爆風でバランスを崩しているようだが、彼女ならなんとか体勢を立て直せるだろう。

「ぼくの火エレと風エレも、アリスの援護に出す。三対一で、素早くチャンピオンを倒すんだ。幸いにして、まだぼくたちの姿は消えている。多少の奇襲効果は見込めるだろう」

「はい、カズさん」

問題はその間、周囲のアラクネがどう動くか、だが……。

「ミア、ルシア。きみたちはまず、生き残りのメイジがいたらそれを叩かなきゃいけない。いや……それじゃヌルいな。ルシア、生死の確認なんていらないから、もとの場所に戻ったら、同じ場所に五倍でファイア・ストームだ。……悪いが、痛みは耐えてくれ」

「それは構いませんが……よろしいのですか。ランク6の魔法を五倍で使えば、わたくしの残りMPは30になります」

「構わない。最悪、メイジだけ倒して逃走してもいい。でもメイジを残すのだけは、絶対にダメだ。あいつらは、一体でも生き残れば、アリスやたまきの脅威になる。……ぼくの行動指針について、どう思う」

「一貫していて、たいへんによろしいと考えます」

うん、ぼくもこれが最善だと判断している。

火魔法の小技もないことはないけど、それ以上に直接的な範囲火力がいまは重要だ。

あとはミアが小技でフォローしてくれればいい。

「ミア、アラクネがチャンピオンの援護をしようとしたら、ポイズン・スモッグやテンペストで時間を稼げ。倒さなくていい。邪魔をすることに専念だ」

「ん。……チャンピオンだけでいいの? たまきちんとレジェンドの戦いに介入する敵は?」

「たぶんだけど」

と前置きして、ぼくはにやりとする。

「たまきとレジェンドの戦いなんて、ちょっと人外すぎる領域になるだろ。そんなの割りこめるやつがいるとは思えない。
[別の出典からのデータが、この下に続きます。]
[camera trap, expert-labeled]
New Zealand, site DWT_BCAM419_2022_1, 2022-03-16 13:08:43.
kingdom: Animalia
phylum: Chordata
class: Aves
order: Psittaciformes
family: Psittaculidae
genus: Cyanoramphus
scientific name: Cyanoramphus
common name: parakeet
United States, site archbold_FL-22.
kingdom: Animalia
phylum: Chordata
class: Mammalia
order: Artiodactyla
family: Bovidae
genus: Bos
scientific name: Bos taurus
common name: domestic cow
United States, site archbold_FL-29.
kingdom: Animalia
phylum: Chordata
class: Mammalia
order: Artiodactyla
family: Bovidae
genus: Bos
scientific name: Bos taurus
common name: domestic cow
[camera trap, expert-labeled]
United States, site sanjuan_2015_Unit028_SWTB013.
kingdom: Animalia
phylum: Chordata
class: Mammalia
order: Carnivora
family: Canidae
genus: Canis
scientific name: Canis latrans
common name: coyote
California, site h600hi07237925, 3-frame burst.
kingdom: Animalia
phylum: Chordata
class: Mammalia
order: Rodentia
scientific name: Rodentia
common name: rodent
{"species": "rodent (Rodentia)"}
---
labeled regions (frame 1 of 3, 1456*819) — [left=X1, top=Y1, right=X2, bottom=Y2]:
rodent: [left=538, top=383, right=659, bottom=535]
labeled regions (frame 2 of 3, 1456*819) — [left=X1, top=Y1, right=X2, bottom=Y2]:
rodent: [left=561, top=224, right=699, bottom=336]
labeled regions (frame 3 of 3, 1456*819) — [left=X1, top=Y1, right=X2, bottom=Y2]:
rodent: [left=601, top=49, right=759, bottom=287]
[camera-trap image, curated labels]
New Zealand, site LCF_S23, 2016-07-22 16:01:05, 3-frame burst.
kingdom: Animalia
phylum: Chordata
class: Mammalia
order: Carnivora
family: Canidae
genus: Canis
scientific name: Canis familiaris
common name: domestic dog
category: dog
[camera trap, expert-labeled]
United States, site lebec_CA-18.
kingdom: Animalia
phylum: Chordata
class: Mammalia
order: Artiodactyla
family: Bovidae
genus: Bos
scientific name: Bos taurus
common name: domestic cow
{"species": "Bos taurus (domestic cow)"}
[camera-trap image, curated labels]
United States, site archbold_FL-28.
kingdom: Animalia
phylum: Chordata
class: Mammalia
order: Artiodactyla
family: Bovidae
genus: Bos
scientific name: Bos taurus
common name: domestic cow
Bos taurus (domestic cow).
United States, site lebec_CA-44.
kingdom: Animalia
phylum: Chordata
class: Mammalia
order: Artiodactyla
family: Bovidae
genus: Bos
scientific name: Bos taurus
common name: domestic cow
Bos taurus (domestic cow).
下手をしたら、レジェンドの邪魔になりかねないだろうし」

「あー。ん、そうかも。や、アラクネはそもそも人外だけど」

そういうツッコミはいらないから!

とはいえ、まあ。

そういう感じで、ぼくたちの作戦はおおむね決定した。

「チャンピオンを倒したら、迅速に戦場を離脱する。グラビティで牽制して……ほかも臨機応変に頼む。ああ、そのころまでにはもう一度、誰かがレベルアップしているかもしれないけど」

「すでに一度、全員があがってる。レベルアップはしばらくないかも?」

どうだろうなあ。

いまの爆発でどれだけの敵を倒したか、さっぱりわからないからなあ。

「いちおう、ルシアちんのドレッド・フレアで敵を追い散らすのもアリ」

火魔法のランク6、ドレッド・フレアは、炎の幻影を見せて相手の恐怖を煽る魔法だ。

炎を見た者すべてを怯えさせ、場合によっては逃走すらさせてしまう。

これは敵味方問わずだから、使い方が難しい。

とはいえぼくたちにはクリア・マインドがかかっている。

今回、敵軍の中心部で使う分には、問題はないだろう。

「そんな感じで、速攻をかける。戦いの途中でも、ぼくが指示したら撤退開始。いいね」

全員がうなずく。

ぼくたちは所定のランクアップ処理を行い、もとの場所へ戻る。